*** Task material ***

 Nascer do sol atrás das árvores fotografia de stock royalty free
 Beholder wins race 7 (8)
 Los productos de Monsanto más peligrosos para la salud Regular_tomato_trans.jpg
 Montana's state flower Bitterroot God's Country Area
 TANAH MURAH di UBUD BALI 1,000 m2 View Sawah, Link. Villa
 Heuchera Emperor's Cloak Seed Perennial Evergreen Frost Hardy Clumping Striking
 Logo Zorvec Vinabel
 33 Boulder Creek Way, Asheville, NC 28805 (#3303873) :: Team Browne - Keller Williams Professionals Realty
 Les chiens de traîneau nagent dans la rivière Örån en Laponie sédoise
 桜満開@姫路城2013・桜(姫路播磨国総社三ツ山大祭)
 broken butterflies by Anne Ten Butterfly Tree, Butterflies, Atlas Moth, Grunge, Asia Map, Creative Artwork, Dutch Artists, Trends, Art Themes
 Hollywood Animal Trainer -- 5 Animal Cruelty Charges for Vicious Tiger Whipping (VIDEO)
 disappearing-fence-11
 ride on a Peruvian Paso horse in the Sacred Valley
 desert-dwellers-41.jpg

*** End of Task material ***
*** Task material ***

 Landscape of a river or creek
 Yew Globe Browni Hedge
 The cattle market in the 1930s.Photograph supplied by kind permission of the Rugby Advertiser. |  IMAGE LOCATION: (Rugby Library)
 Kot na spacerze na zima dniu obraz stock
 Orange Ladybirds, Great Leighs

*** End of Task material ***
*** Task material ***

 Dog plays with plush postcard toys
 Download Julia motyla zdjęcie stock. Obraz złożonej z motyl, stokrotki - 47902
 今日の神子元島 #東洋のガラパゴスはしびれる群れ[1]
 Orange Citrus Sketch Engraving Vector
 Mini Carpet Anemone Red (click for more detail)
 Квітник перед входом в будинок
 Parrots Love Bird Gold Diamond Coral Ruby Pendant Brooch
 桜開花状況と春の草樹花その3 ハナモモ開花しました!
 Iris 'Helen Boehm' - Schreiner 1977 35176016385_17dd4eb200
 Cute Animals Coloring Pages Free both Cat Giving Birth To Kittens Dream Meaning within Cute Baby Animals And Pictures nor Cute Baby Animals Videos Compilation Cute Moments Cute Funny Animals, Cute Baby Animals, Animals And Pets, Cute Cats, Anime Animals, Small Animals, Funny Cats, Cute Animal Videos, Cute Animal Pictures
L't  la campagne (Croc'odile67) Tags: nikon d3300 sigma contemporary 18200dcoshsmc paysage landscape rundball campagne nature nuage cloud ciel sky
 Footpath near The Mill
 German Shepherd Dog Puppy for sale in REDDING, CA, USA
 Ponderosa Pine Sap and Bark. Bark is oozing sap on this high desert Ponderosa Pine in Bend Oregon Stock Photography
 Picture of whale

*** End of Task material ***

(Problem description): Starting with the line that holds "German Shepherd Dog" and ending with the line that holds "Picture of whale", retype every line in the data above exactly, and nothing else.

(The answer):
 German Shepherd Dog Puppy for sale in REDDING, CA, USA
 Ponderosa Pine Sap and Bark. Bark is oozing sap on this high desert Ponderosa Pine in Bend Oregon Stock Photography
 Picture of whale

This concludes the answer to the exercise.